Complete step-by-step answer:
it is given that, $\left| \beta \right| = 1$
We have to find the values of $\left| {\dfrac{{\beta - \alpha }}{{1 - \overline \alpha \beta }}} \right|$. Where α and β are complex numbers.
Step1
let $\alpha = a + ib$; a, b are the real numbers.
And $\beta = p + iq$ ; p, q are the real numbers.
Step2
Modulus of $\alpha = \left| \alpha \right| = \sqrt {{a^2} + {b^2}}$
Modulus of $\beta = \left| \beta \right| = \sqrt {{p^2} + {q^2}} = 1$
$\to {p^2} + {q^2} = 1$
Step 3
Conjugate of \alpha = \mathop {\alpha = a - ib}\limits^\\_
Step4
Now, $\left| {\dfrac{{\beta - \alpha }}{{1 - \overline \alpha \beta }}} \right|$ = $\dfrac{{\left| {\beta - \alpha } \right|}}{{\left| {1 - \overline {\alpha \beta } } \right|}}$
On putting values of $\alpha \& \beta$, we get
$= \dfrac{{\left| {(p + iq) - (a + ib)} \right|}}{{\left| {1 - (a - ib)(p + iq)} \right|}}$
$= \dfrac{{\left| {p + iq - a - ib} \right|}}{{\left| {1 - ap - aqi + bpi - bq)} \right|}}$
Separating Real and Imaginary parts,
$= \dfrac{{\left| {(p - a) + (q - b)i} \right|}}{{\left| {(1 - ap - bq)(aq - bp)i} \right|}}$
Using formula of modulus of complex number,
$= \dfrac{{\sqrt {{{(p - a)}^2} + {{(q - b)}^2}} }}{{\sqrt {{{(i - ap - bq)}^2} + {{(aq - bp)}^2}} }}$
$= \dfrac{{\sqrt {{p^2} + {a^2} - 2pa + {q^2} + {b^2} - 2qb} }}{{\sqrt {1 + {a^2}{p^2} + {b^2}{q^2} - 2ap - 2bq + 2apqb + } {a^2}{q^2} + {b^2}{q^2} - 2aqbp}}$
On combining quantities according to identities,
$= \dfrac{{\sqrt {{p^2} + {q^2} + {b^2} + {a^2} - 2pa - 2qb} }}{{\sqrt {1 + {a^2}({p^2} + {q^2}) - ({p^2} + {q^2}){b^2} - 2ap - 2bq} }}$
$\Rightarrow$ $\dfrac{{{{\left[ {1 + {a^2} + {b^2} - 2pa - 2qb} \right]}^{\dfrac{1}{2}}}}}{{{{[1 + {a^2} + {b^2} - 2ap - 2bq]}^{\dfrac{1}{2}}}}} = 1$

Note: In case of complex numbers , modulus and conjugate are the two of the main properties of complex numbers.

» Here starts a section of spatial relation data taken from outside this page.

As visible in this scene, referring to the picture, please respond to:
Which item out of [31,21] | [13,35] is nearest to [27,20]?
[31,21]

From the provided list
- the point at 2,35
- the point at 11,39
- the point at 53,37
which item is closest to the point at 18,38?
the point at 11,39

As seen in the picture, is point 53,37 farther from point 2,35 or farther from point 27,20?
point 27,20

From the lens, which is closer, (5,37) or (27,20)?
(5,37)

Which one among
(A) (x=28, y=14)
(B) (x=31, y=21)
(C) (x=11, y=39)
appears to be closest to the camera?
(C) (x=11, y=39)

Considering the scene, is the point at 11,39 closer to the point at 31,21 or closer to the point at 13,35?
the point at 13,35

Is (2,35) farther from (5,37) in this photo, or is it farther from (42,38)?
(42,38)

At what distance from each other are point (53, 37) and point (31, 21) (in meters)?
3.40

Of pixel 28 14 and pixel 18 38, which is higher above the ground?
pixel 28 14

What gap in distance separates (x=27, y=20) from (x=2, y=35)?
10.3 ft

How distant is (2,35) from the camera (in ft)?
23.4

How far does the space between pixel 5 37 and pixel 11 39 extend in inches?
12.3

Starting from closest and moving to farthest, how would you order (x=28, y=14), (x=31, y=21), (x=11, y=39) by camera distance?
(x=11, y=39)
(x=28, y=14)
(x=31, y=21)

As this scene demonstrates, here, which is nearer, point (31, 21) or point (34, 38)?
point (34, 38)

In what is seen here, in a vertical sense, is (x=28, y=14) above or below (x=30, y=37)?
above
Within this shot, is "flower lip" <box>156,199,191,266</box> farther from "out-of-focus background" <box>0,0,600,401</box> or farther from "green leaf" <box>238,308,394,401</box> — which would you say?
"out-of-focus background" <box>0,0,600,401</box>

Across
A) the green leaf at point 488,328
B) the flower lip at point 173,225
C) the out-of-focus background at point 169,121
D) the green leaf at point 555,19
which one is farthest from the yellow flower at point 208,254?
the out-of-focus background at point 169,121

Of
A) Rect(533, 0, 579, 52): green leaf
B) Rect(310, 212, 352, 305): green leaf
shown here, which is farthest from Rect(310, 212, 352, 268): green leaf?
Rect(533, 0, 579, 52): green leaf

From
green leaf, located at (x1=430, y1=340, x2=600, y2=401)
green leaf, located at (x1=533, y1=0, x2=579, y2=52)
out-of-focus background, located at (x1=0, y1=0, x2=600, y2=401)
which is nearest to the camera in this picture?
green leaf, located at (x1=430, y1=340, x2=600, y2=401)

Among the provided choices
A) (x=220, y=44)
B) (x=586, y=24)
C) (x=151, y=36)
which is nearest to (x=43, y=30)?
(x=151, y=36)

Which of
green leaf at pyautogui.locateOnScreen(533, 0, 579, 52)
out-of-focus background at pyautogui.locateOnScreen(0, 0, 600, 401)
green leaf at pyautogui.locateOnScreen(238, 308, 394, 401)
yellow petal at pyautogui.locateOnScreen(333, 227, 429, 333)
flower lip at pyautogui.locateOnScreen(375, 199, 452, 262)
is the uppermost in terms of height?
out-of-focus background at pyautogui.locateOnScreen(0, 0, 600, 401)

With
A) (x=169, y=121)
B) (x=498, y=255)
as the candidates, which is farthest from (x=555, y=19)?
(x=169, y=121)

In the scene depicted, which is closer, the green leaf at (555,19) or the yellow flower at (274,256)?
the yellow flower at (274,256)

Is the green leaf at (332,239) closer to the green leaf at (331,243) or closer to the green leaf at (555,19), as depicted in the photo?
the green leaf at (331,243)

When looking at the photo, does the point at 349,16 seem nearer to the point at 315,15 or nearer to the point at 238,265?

In step1; we have just assigned the general values of α and β .
In step 2; moduli of α and β have been calculated.
In step 3; conjugates of α are calculated.
In step 4; the values from step 1, 2& 3 are substituted.
The given values of $\left| \beta \right| = 1$ Is also substituted.
Hence, the value of $\left| {\dfrac{{\beta - \alpha }}{{1 - \overline \alpha \beta }}} \right|$ Is 1.
When α and β are complex numbers and $\left| \beta \right| = 1$.